Back to mergers and the financial markets, Inside Job’s screenplay states: “In December of 2000, Congress passed the Commodity Futures
Modernization Act. Written with the help of financial-industry lobbyists, it banned the regulation of derivatives.” With that in mind, the Commodity Futures Modernization Act should be repealed as well and replaced with legislation that regulates derivatives since those money making devices not only were a cause of the current economic crisis (which some like myself call a depression) but will cause a future economic crisis. In the 1990s, it was attempted to regulate them, but it was shutdown by those in the government such as Larry Summers and Alan Greenspan that said it would ridiculous and unnecessary to regulate derivatives.

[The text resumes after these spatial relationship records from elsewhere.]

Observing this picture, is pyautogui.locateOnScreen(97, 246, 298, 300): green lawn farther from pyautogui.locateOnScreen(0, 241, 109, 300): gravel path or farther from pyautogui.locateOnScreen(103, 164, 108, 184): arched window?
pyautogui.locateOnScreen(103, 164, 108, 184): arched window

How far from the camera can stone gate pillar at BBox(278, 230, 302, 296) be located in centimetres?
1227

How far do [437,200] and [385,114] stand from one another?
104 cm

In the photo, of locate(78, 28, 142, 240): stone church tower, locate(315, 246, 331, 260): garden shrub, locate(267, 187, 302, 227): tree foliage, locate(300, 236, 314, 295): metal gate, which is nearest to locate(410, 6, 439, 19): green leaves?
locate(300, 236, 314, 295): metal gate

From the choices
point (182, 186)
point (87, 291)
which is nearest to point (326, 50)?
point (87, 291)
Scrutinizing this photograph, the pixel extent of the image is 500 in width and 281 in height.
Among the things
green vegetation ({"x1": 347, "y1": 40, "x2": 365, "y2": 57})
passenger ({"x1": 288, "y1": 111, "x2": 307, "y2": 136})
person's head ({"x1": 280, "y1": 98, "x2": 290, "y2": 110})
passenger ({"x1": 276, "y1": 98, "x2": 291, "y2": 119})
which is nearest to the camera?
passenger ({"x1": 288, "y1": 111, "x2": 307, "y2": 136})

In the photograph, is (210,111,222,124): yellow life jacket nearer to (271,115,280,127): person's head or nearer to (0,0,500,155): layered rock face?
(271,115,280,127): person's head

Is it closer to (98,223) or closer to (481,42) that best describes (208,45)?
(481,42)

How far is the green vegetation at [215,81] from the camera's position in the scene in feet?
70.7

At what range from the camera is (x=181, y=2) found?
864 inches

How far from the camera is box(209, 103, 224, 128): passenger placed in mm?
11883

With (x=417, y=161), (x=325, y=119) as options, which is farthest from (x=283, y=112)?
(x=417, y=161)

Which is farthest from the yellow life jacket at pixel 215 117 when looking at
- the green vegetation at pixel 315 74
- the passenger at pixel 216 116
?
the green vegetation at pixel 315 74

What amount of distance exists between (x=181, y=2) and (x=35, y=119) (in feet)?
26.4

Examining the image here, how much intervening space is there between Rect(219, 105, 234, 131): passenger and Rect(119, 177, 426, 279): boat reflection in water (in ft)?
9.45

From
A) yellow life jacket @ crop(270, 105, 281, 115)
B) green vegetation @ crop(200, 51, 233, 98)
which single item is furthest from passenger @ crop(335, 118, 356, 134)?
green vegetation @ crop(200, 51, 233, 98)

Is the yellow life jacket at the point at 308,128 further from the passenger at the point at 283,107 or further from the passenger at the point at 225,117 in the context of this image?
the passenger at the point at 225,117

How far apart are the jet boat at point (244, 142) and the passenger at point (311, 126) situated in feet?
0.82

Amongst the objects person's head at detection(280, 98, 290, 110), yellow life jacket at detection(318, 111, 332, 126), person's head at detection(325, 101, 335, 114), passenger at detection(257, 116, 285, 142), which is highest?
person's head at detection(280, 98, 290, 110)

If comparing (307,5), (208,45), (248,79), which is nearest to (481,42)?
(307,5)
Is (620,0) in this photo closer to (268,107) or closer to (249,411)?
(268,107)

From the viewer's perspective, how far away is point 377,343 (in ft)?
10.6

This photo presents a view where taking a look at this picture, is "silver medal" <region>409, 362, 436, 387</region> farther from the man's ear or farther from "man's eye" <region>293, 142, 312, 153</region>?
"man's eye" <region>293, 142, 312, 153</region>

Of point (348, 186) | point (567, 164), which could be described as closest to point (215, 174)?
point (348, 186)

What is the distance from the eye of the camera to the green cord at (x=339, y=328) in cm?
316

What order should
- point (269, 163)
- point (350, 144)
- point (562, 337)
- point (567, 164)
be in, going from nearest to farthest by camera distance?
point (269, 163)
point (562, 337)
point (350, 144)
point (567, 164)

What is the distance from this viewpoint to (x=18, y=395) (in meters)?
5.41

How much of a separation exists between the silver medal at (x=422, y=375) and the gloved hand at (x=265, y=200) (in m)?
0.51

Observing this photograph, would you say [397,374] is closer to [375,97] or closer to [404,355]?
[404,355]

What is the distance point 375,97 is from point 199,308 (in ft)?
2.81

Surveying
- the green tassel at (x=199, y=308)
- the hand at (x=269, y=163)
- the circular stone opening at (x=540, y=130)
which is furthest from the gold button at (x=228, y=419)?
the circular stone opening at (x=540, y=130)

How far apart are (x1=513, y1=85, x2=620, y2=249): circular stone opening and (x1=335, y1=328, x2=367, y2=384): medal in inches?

Finally to the problem of executive compensation. I am not in support of government bailouts of any public company, especially big business. If they fail, that’s their problem. Some business such as small businesses and other businesses that are not abusive, it could be appropriate to give a temporary loan if that is necessary, but that loan would not be a bailout. Anyway, I believe that the Board of Directors in a company should be chosen by the employees, not the executive. This should be a law forced on the companies or any other measure that would allow the companies to accept this measure. I am of the belief that many of these companies should be owned by the workers, so the top management would not be needed. Executive compensation should only be given out in terms of a company helping the public or other reasons as determined as needed (not for selfish reasons), but not during the middle of crisis. That is unacceptable. If the Board of Directors does not fire the CEO for certain abuses (like taking crazy bonuses when people are suffering) that are evident, the Treasury Department should reserve the right to remove the CEO. The CEO could then stand trial in a special court to find more abuses in the corporations where as many people from the company as possible would testify. Each judge would be put in a extensive screening test and be picked by an impartial commission. But under no circumstances could the CEO that was removed from the corporation be reinstated. I would hope that this reform would help improve the pay culture in the American financial industry.
I know that I may have not mentioned every financial reform that should be accomplished, but these three reforms are some that have not only been ignored but they prove to some the problems of capitalism that has ruined since the deregulation since the atrocious Reagan Administration (which also led to the criminalization in the “War on Drugs”, ruining the lives for many Americans, especially the blacks and the poor of the other America). As the end of Inside Job states: “They will tell us that we need them, and that what they do is too complicated for us to understand. They will tell us it won’t happen again. They will spend billions fighting reform. It won’t be easy. But some things are worth fighting for.”